ASSIGNMENT
Among these records, which lines include "image"? Copy them out.

══ DATA FOR ANALYSIS ══

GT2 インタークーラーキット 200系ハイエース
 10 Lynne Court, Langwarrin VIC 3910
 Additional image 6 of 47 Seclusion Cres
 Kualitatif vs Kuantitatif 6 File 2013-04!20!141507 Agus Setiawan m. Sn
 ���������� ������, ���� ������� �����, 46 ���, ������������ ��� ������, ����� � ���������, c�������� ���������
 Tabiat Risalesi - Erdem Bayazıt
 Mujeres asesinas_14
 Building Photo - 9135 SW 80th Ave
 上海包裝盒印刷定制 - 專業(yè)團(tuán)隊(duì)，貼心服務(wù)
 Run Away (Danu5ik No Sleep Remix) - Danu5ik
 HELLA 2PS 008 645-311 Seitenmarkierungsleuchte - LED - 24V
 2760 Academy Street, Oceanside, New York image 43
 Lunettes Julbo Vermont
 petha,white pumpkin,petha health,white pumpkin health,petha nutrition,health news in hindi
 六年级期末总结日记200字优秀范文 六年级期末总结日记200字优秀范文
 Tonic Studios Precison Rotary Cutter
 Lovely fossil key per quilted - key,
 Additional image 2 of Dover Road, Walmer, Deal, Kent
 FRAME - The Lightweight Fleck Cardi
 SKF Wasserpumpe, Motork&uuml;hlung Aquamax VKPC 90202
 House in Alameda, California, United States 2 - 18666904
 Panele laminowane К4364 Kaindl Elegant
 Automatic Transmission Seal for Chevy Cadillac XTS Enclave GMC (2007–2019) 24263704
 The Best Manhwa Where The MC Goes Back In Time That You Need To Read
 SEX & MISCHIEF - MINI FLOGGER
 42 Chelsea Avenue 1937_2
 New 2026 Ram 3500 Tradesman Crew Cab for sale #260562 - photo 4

═══

EXERCISE SOLUTION
 Additional image 6 of 47 Seclusion Cres
 2760 Academy Street, Oceanside, New York image 43
 Additional image 2 of Dover Road, Walmer, Deal, Kent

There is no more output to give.